Pick out every line in the entries below that contains the string "instances", and copy each one in full.
# Start of DATA EXCERPTS
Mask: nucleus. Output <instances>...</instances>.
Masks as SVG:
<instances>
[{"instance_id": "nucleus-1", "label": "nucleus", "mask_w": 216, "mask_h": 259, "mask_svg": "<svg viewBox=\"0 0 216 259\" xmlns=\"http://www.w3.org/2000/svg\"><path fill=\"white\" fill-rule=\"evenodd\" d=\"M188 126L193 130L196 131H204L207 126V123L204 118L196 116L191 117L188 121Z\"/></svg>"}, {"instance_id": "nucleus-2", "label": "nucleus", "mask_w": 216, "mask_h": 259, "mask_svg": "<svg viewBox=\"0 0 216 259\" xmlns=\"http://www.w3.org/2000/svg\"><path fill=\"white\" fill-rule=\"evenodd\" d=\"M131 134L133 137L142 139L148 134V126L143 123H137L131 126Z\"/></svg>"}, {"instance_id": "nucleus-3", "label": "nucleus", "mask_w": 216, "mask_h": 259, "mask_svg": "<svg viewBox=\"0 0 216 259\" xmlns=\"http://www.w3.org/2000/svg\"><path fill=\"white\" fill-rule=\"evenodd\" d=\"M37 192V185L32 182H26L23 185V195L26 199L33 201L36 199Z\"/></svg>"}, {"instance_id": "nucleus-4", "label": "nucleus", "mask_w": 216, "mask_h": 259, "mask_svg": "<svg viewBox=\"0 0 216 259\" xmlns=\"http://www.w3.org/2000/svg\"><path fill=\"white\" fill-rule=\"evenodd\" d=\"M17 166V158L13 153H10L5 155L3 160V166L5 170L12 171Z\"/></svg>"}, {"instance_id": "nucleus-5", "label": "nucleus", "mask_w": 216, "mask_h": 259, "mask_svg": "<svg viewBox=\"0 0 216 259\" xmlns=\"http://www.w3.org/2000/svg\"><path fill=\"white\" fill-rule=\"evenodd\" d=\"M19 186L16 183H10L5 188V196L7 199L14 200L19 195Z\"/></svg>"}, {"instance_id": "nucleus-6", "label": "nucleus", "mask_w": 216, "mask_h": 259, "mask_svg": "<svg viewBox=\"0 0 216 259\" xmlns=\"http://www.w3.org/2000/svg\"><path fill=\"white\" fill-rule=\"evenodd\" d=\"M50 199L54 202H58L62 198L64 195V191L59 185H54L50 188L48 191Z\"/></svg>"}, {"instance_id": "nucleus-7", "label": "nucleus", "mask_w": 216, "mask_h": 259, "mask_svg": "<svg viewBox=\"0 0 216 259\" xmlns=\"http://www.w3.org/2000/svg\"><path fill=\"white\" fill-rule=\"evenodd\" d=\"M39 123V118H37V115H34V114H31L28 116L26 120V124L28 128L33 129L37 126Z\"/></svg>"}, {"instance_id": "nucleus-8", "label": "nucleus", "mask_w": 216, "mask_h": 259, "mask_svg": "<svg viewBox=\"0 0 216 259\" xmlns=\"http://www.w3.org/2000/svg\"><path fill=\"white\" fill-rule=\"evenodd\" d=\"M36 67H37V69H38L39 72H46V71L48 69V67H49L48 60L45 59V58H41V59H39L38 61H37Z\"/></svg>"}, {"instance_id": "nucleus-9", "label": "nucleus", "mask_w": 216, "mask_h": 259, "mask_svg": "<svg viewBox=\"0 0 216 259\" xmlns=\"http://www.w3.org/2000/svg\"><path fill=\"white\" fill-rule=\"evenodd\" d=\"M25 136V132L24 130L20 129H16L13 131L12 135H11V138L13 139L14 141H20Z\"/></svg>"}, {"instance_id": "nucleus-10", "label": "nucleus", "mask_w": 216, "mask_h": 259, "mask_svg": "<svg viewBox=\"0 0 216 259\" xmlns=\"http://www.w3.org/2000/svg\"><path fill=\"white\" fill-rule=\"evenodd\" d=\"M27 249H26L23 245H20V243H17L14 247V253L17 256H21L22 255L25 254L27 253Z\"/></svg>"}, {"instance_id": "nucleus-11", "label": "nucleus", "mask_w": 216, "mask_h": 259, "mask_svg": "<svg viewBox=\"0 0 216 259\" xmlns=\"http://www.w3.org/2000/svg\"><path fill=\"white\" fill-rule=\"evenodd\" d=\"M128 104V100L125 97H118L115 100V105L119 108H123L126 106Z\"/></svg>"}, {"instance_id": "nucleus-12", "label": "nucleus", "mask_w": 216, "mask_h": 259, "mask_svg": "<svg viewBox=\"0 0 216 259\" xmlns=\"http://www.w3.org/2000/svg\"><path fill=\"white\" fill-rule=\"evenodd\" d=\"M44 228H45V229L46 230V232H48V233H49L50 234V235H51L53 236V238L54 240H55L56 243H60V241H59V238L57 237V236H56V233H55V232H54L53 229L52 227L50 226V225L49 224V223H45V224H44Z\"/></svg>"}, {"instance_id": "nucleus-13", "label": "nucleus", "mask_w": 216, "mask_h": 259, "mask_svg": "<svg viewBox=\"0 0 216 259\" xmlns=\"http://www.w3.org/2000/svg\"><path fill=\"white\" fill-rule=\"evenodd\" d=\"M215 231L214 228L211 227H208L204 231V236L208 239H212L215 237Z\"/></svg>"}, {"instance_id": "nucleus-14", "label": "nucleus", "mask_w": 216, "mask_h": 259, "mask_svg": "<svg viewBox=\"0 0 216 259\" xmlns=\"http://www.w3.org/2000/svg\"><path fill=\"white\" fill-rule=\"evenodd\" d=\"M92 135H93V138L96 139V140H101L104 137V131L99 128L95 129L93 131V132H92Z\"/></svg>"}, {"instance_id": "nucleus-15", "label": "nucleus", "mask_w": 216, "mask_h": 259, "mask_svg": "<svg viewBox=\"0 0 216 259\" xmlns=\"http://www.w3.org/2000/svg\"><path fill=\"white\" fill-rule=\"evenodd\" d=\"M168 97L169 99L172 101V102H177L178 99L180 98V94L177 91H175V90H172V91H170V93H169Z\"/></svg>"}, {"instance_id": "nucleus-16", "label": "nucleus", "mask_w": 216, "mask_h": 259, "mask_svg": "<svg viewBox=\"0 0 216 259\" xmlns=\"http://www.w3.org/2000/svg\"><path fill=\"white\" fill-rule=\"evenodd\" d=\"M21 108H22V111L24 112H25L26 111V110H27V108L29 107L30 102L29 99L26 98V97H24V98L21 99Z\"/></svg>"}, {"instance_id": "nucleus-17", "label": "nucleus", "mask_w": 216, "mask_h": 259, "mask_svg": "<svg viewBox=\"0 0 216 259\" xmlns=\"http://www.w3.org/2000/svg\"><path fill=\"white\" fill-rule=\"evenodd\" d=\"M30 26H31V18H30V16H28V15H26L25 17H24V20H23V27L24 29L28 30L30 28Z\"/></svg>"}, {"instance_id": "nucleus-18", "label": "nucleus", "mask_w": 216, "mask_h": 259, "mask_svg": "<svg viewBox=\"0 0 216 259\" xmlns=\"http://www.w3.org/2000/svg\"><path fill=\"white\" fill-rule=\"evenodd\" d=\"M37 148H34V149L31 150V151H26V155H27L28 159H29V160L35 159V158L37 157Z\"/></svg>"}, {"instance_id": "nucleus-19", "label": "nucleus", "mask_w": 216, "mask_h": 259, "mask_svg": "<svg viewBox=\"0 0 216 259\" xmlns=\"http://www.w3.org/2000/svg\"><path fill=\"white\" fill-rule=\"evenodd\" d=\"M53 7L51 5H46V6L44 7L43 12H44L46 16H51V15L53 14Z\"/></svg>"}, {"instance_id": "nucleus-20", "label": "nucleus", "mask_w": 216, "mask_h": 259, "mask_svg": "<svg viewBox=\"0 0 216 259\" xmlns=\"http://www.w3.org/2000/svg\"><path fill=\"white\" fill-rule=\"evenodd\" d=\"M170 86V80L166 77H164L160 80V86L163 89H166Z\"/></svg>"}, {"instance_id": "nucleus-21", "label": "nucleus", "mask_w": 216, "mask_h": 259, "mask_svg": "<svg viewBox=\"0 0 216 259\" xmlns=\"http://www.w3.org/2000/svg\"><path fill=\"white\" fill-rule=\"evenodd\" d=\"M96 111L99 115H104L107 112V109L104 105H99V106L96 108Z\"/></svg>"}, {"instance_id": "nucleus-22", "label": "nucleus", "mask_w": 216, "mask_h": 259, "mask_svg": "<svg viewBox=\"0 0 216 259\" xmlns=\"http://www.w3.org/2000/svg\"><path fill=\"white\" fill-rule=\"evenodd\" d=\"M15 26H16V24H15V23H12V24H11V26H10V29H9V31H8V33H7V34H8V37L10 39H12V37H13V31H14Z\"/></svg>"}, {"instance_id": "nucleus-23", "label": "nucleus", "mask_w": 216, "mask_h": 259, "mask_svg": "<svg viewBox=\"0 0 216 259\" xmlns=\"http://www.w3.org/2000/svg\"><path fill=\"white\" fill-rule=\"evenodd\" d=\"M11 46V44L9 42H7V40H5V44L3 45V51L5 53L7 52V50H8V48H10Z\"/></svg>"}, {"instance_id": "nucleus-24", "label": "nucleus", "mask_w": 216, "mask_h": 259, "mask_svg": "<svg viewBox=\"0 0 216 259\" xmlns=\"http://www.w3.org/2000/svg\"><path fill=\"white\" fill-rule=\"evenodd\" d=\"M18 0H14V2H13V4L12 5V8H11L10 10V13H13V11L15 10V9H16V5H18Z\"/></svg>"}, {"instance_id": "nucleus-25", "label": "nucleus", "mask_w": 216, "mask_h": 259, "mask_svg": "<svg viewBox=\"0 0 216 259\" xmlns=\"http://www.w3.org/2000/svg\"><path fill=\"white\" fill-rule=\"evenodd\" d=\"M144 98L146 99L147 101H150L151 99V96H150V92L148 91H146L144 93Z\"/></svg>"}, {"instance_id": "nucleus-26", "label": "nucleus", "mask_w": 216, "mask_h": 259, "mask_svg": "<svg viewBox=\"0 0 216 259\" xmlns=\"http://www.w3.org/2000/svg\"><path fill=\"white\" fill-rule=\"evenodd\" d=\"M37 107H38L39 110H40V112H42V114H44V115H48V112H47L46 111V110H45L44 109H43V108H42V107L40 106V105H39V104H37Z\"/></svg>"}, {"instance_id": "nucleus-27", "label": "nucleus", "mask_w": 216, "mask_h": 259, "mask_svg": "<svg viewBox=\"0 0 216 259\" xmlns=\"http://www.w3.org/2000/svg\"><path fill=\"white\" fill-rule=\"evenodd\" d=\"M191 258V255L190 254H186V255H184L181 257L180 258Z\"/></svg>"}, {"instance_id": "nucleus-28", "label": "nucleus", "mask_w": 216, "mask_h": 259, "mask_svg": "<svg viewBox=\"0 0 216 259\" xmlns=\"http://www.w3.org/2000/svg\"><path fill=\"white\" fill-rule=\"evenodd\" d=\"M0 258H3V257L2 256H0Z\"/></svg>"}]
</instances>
# End of DATA EXCERPTS
FINAL RESULT.
Mask: nucleus. Output <instances>...</instances>.
<instances>
</instances>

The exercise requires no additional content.